> **Tugas Latihan**
A: Tentukan apakah setiap pernyataan berikut sesuai dengan teks tentang industrialisasi: (i) Menurut Mellor, pembangunan ekonomi mengubah perekonomian yang sebagian besar pedesaan dan pertanian menjadi sebagian besar perkotaan, industri, dan jasa; (ii) pandangan tentang transformasi struktural dipelopori oleh Mellor; (iii) teks menyebut industrialisasi sebagai inti pembangunan ekonomi. Jawab setiap pernyataan dengan ya atau tidak, lalu kutip kata-kata penentunya dari teks secara persis.
B: Lanjutkan teks tentang industrialisasi mulai dari kalimat terakhirnya.

> **Teks Kajian**
Kamis, 24 Maret 2011

Industrialisasi

I. PENDAHULUAN

Industrialisasi merupakan salah satu tahap perkembangan ekonomi yang dianggap penting untuk dapat mempercepat kemajuan ekonomi suatu bangsa. Industrialisasi merupakan proses perubahan struktur ekonomi dari struktur ekonomi pertanian atau agraris ke struktur ekonomi industri. Tidak dapat dipungkiri bahwa industrialisasi memberikan dampak yang positif bagi perekonomian di Indonesia, dengan kata lain sektor industri manufaktur muncul menjadi penyumbang nilai tambah yang dominan dan telah tumbuh pesat mengimbangi laju pertumbuhan sektor pertanian.

II. INDUSTRIALISASI

Secara definitif, sampai saat ini pemaknaan tentang pembangunan ekonomi yang pokok adalah pertumbuhan ekonomi yang berlangsung secara berkesinambungan sehingga menghasilkan transformasi struktural dalam perekonomian. Menurut Mellor (1987;81), pembangunan ekonomi didefinisikan sebagai suatu proses yang dengannya perekonomian diubah dari apa yang sebagian besar pedesaan dan pertanian menjadi sebagian besar perkotaan, industri, dan jasa–jasa. Jadi inti dari pembangunan ekonomi adalah adanya pertumbuhan ekonomi.
Transformasi strukrural sendiri dipahami sebagai pergeseran pertumbuhan sektor primer (pertanian) menuju sektor sekunder (industri) dan kemudian ke sektor jasa (Chandra, 1992:4). Pandangan ini dipelopori oleh Colin Clark (1940) dan Simon Kuznets (1957 dan 1958). Clark menggambarkan tentang ”modernisasi ekonomi”, atau proses pertumbuhan ekonomi dalam kerangka perubahan proporsional yang besar menuju produksi sekunder dan peningkatan yang layak dalam produksi tersier. Negara yang telah mencapai tahapan modernisasi ekonomi inilah yang dianggap telah mengalami tahap industrialisasi. Transformasi struktural disini diharuskan, karena sektor primer dipandang tiak memiliki nilai tambah yang tinggi serta nilai tukarnya rendah.

> **Data Hasil Ekstraksi**
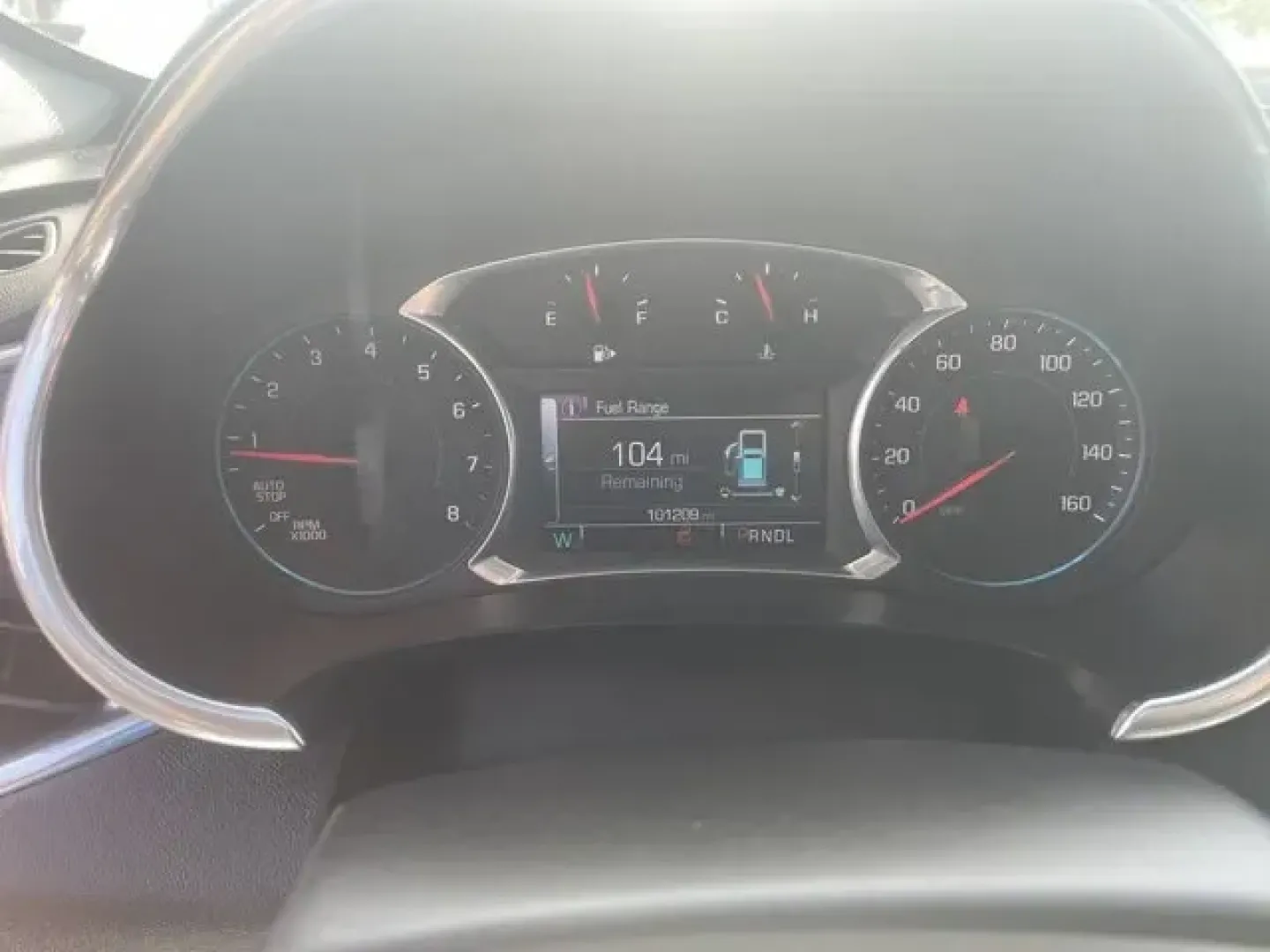 2016 Chevrolet Malibu (1G1ZE5ST4GF) with an Other engine, AUTOMATIC transmission, located at 7701 Park Blvd., Pinellas Park, FL, 33781, (727) 369-7777, 27.839552, -82.747284 - IIHS Top Safety Pick+ with optional front crash prevention. Only 100,775 Miles! Scores 37 Highway MPG and 27 City MPG! This Chevrolet Malibu delivers a Turbocharged Gas I4 1.5L/91 engine powering this Automatic transmission. WIRELESS CHARGING FOR DEVICES, WHEELS, 17 (43.2 CM) ALUMINUM (STD), TRANSMI - Photo#15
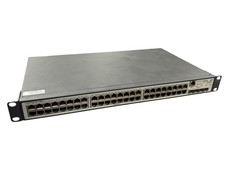 3com Baseline 2952-SFP Plus 3CRBSG5293 Ethernet Switch picture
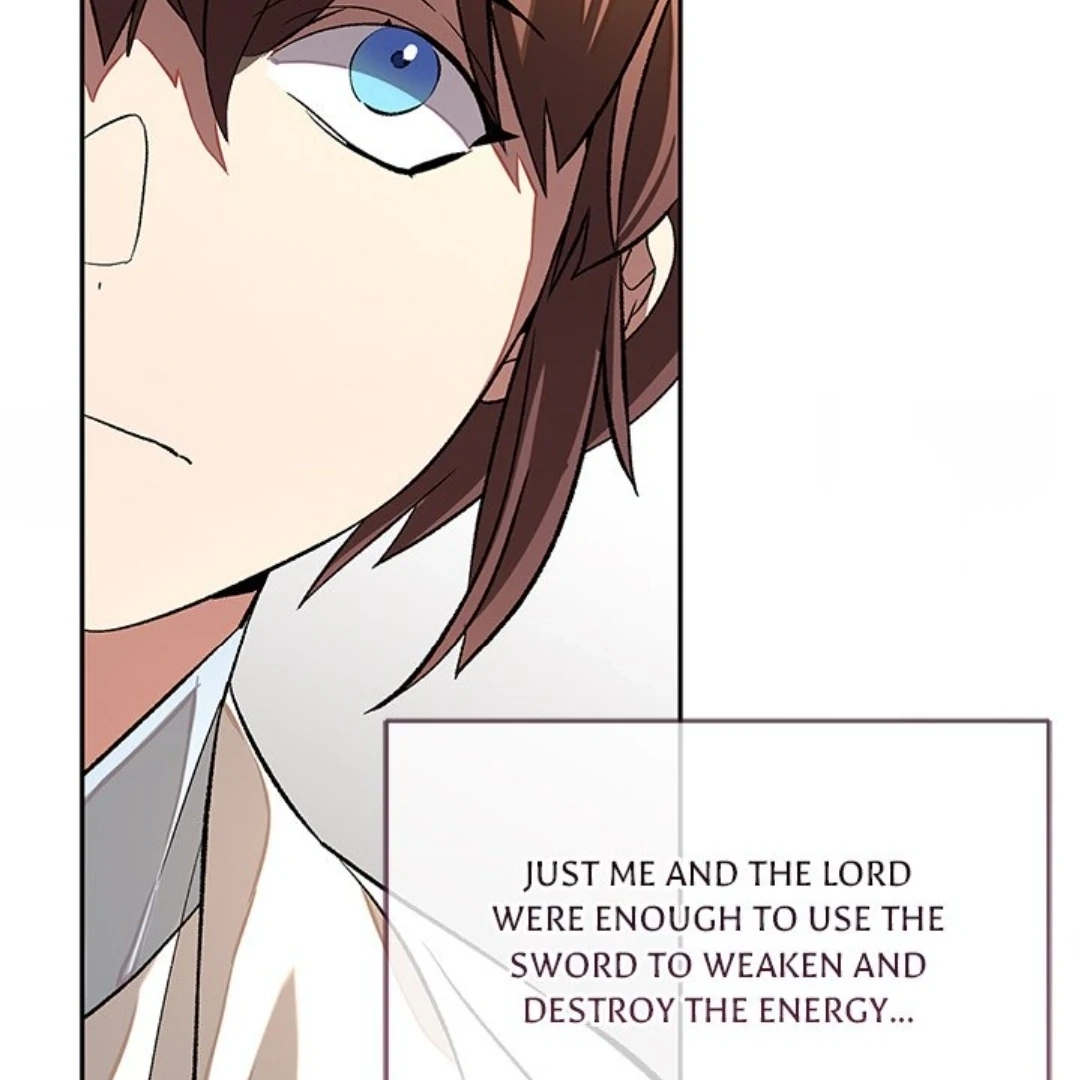 Read To Be His Wish chapter 34 image 109 on Lezhin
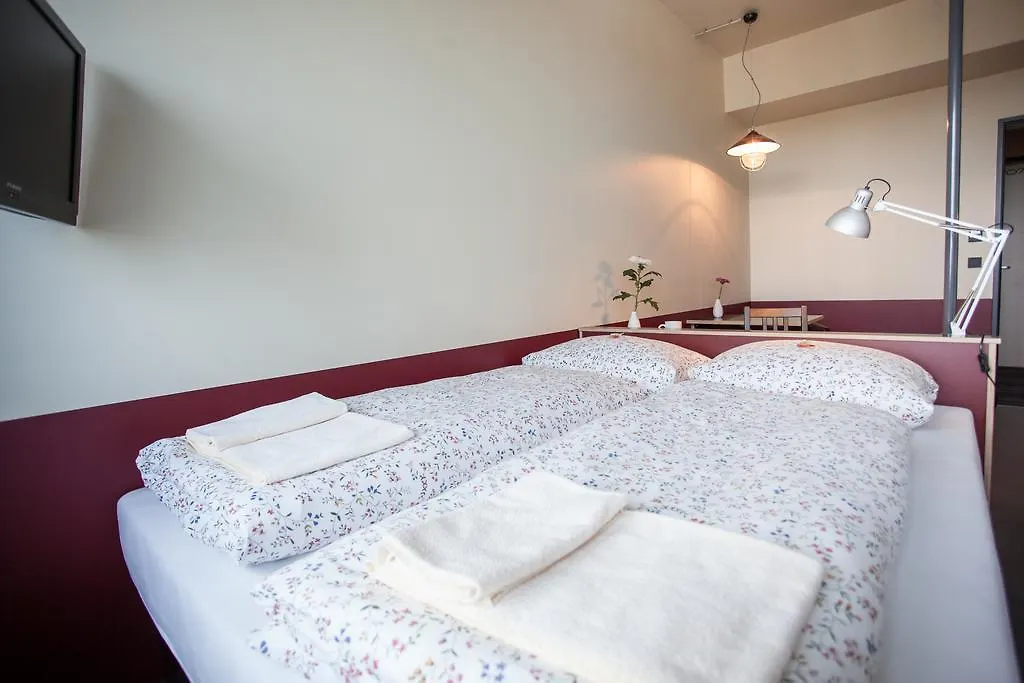 Aparthotel Aparion Apartments Hamburg-Harburg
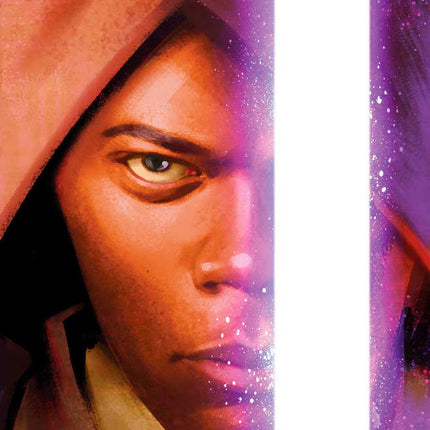 Star Wars: Mace Windu 1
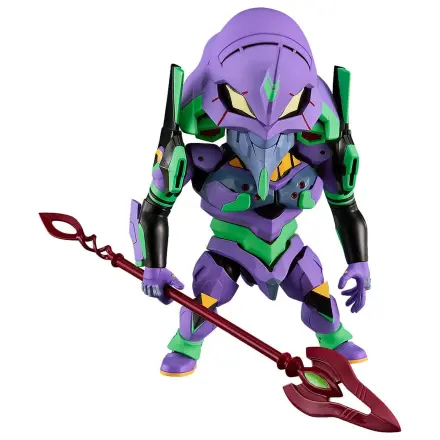 Rebuild of Evangelion Nendoroid Action Figure Evangelion Unit-01 10 cm   product photo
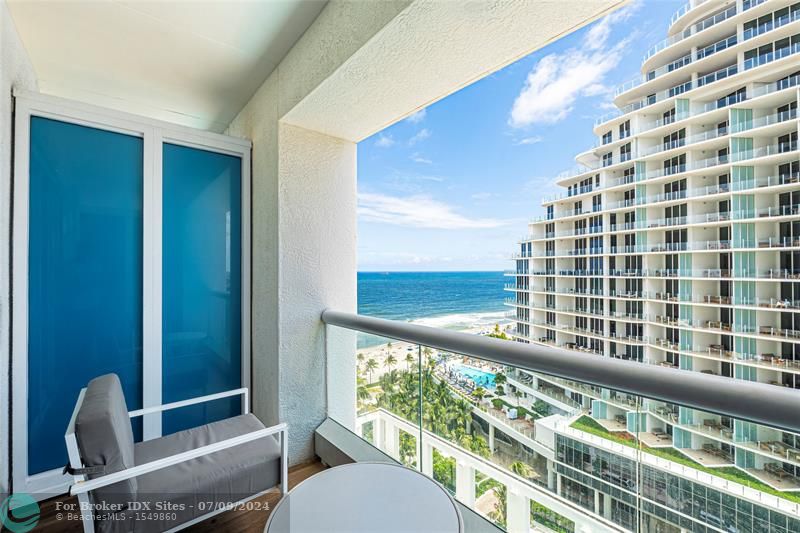 Image 4 of 18 For 551 Fort Lauderdale Beach Blvd  H1709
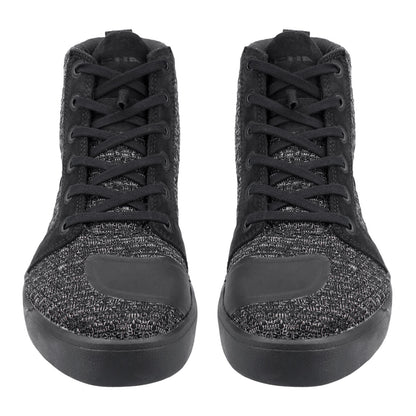 Richa Mens Mistral Air Shoes - Black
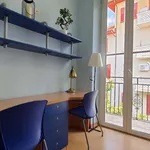 Rent a room in milan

> **Kunci Jawaban**
A:
(i) Ya: "pembangunan ekonomi didefinisikan sebagai suatu proses yang dengannya perekonomian diubah dari apa yang sebagian besar pedesaan dan pertanian menjadi sebagian besar perkotaan, industri, dan jasa–jasa"
(ii) Tidak: "Pandangan ini dipelopori oleh Colin Clark (1940) dan Simon Kuznets (1957 dan 1958)."
(iii) Tidak: "Jadi inti dari pembangunan ekonomi adalah adanya pertumbuhan ekonomi."

B:
Sementara itu, tolok ukur industrialisasi menurut (Rostow, 1991:5) adalah apabila tingkat investasi dan tabungan mencapai 10% dari pendapatan nasional. Era industrialisasi ditandai dengan industri–industri baru berkembang dengan pesat, memberikan keuntungan yang sebagian besar diinvestigasikan lagi dalam bentuk baru. Indutri-industri baru ini tentunya membutuhkan banyak pekerja pabrik, yang pada akhirnya mendorong timbulnya layanan-layanan jasa yang mendukung para pekerja tersebut dan kebutuhan akan barang-barang manufaktur lainnya , perluasan lebih lanjut di daerah perkotaan dan dalam pabrik-pabrik modern lainnya.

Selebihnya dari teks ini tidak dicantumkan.